WHAT IS BEING ASKED: Copy out each of the records below word for word, leaving nothing out.

DATA SECTION:
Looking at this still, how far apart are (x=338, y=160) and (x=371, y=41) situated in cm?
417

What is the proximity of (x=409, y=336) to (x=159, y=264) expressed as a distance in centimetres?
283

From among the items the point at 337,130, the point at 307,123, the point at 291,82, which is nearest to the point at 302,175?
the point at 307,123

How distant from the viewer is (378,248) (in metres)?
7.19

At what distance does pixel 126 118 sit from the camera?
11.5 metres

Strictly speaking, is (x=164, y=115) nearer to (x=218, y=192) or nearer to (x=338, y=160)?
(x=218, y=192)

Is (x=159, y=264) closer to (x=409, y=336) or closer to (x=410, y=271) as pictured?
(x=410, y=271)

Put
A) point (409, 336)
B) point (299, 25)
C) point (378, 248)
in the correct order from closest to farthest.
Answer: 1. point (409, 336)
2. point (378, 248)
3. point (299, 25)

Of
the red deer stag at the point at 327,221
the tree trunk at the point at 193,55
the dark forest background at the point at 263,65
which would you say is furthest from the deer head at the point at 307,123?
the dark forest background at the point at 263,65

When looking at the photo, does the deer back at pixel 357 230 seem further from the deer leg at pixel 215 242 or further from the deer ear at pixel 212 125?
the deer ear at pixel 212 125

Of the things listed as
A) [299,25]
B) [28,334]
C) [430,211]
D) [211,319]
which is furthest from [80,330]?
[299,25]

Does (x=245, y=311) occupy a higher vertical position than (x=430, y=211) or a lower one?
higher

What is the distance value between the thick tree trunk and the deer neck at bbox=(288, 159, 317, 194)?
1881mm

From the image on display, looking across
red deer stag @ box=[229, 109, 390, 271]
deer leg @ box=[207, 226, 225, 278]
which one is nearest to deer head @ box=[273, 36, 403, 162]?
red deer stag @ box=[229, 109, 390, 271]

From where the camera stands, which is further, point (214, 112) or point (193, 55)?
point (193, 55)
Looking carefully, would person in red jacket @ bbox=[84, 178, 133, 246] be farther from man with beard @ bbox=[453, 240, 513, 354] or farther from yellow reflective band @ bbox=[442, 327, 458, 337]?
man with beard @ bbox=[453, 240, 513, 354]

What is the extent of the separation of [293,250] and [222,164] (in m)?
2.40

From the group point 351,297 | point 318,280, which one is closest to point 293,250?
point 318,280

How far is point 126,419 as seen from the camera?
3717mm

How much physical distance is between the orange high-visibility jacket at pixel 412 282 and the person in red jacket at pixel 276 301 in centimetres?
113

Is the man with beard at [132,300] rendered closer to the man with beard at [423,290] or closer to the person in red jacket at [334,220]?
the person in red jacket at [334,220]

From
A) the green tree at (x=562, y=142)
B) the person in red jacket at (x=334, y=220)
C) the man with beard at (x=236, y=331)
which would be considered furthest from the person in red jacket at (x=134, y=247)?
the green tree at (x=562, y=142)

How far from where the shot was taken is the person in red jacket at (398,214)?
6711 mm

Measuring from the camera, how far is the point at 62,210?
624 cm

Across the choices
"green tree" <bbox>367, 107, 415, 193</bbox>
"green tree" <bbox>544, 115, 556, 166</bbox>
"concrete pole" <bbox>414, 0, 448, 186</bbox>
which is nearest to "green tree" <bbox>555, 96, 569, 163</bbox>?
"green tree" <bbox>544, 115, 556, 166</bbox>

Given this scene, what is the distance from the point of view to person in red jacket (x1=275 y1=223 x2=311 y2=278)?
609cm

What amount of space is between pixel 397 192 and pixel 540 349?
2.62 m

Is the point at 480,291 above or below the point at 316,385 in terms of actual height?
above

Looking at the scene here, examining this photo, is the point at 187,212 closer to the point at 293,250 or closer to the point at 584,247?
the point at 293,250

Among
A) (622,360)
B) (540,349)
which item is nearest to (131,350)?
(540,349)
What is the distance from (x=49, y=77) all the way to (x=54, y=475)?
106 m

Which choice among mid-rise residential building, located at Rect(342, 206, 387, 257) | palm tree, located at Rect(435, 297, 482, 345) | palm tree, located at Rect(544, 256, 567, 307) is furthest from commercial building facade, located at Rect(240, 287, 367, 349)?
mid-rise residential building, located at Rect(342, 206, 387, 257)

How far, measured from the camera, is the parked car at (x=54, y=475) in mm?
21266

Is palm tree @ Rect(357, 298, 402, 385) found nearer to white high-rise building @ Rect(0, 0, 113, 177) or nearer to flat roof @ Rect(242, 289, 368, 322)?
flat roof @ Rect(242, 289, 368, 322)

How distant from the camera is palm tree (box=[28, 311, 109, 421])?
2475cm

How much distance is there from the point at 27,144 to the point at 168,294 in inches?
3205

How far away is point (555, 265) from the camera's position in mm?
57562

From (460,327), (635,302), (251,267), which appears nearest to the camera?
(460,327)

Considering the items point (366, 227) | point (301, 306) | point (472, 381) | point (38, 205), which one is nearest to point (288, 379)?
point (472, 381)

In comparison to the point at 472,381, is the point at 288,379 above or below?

TASK ANSWER:
Looking at this still, how far apart are (x=338, y=160) and (x=371, y=41) situated in cm?
417

What is the proximity of (x=409, y=336) to (x=159, y=264) expressed as a distance in centimetres?
283

From among the items the point at 337,130, the point at 307,123, the point at 291,82, which is nearest to the point at 302,175?
the point at 307,123

How distant from the viewer is (378,248) (in metres)?
7.19

At what distance does pixel 126 118 sit from the camera?
11.5 metres

Strictly speaking, is (x=164, y=115) nearer to (x=218, y=192) or nearer to (x=338, y=160)?
(x=218, y=192)

Is (x=159, y=264) closer to (x=409, y=336) or closer to (x=410, y=271) as pictured?
(x=410, y=271)

Put
A) point (409, 336)
B) point (299, 25)
C) point (378, 248)
in the correct order from closest to farthest.
Answer: 1. point (409, 336)
2. point (378, 248)
3. point (299, 25)

Of
the red deer stag at the point at 327,221
the tree trunk at the point at 193,55
the dark forest background at the point at 263,65
which would you say is furthest from the deer head at the point at 307,123?
the dark forest background at the point at 263,65

When looking at the photo, does the deer back at pixel 357 230 seem further from the deer leg at pixel 215 242 or further from the deer ear at pixel 212 125?
the deer ear at pixel 212 125

Of the things listed as
A) [299,25]
B) [28,334]
C) [430,211]
D) [211,319]
which is furthest from [80,330]?
[299,25]

Does (x=245, y=311) occupy a higher vertical position than (x=430, y=211) or a lower one?
higher

What is the distance value between the thick tree trunk and the deer neck at bbox=(288, 159, 317, 194)?
1881mm

From the image on display, looking across
red deer stag @ box=[229, 109, 390, 271]
deer leg @ box=[207, 226, 225, 278]
which one is nearest to deer head @ box=[273, 36, 403, 162]?
red deer stag @ box=[229, 109, 390, 271]

From where the camera stands, which is further, point (214, 112) or point (193, 55)?
point (193, 55)
Looking carefully, would person in red jacket @ bbox=[84, 178, 133, 246] be farther from man with beard @ bbox=[453, 240, 513, 354] or farther from yellow reflective band @ bbox=[442, 327, 458, 337]?
man with beard @ bbox=[453, 240, 513, 354]

What is the extent of the separation of [293,250] and [222,164] (in m)?
2.40

From the group point 351,297 | point 318,280, which one is closest to point 293,250?
point 318,280

How far is point 126,419 as seen from the camera?
3717mm

How much physical distance is between the orange high-visibility jacket at pixel 412 282 and the person in red jacket at pixel 276 301 in centimetres?
113

Is the man with beard at [132,300] rendered closer to the man with beard at [423,290] or closer to the person in red jacket at [334,220]?
the person in red jacket at [334,220]

From
A) the green tree at (x=562, y=142)
B) the person in red jacket at (x=334, y=220)
C) the man with beard at (x=236, y=331)
which would be considered furthest from the person in red jacket at (x=134, y=247)?
the green tree at (x=562, y=142)

How far from where the shot was taken is the person in red jacket at (398,214)?
6711 mm

Measuring from the camera, how far is the point at 62,210?
624 cm

Across the choices
"green tree" <bbox>367, 107, 415, 193</bbox>
"green tree" <bbox>544, 115, 556, 166</bbox>
"concrete pole" <bbox>414, 0, 448, 186</bbox>
which is nearest to "green tree" <bbox>555, 96, 569, 163</bbox>?
"green tree" <bbox>544, 115, 556, 166</bbox>

Given this scene, what is the distance from the point of view to person in red jacket (x1=275 y1=223 x2=311 y2=278)?
609cm

What amount of space is between pixel 397 192 and pixel 540 349?
2.62 m

Is the point at 480,291 above or below the point at 316,385 in terms of actual height?
above

Looking at the scene here, examining this photo, is the point at 187,212 closer to the point at 293,250 or closer to the point at 584,247?
the point at 293,250

Among
A) (622,360)
B) (540,349)
which item is nearest to (131,350)?
(540,349)
What is the distance from (x=49, y=77) all the way to (x=54, y=475)?
106 m

Which choice among mid-rise residential building, located at Rect(342, 206, 387, 257) | palm tree, located at Rect(435, 297, 482, 345) | palm tree, located at Rect(544, 256, 567, 307) is furthest from commercial building facade, located at Rect(240, 287, 367, 349)?
mid-rise residential building, located at Rect(342, 206, 387, 257)

How far, measured from the camera, is the parked car at (x=54, y=475) in mm?
21266

Is palm tree @ Rect(357, 298, 402, 385) found nearer to white high-rise building @ Rect(0, 0, 113, 177) or nearer to flat roof @ Rect(242, 289, 368, 322)?
flat roof @ Rect(242, 289, 368, 322)

How distant from the camera is palm tree (box=[28, 311, 109, 421])?
2475cm

How much distance is there from the point at 27,144 to the point at 168,294 in inches?
3205

How far away is point (555, 265) from the camera's position in mm?
57562

From (460,327), (635,302), (251,267), which appears nearest to the camera?
(460,327)

Considering the items point (366, 227) | point (301, 306) | point (472, 381) | point (38, 205), which one is nearest to point (288, 379)?
point (472, 381)

In comparison to the point at 472,381, is the point at 288,379 above or below?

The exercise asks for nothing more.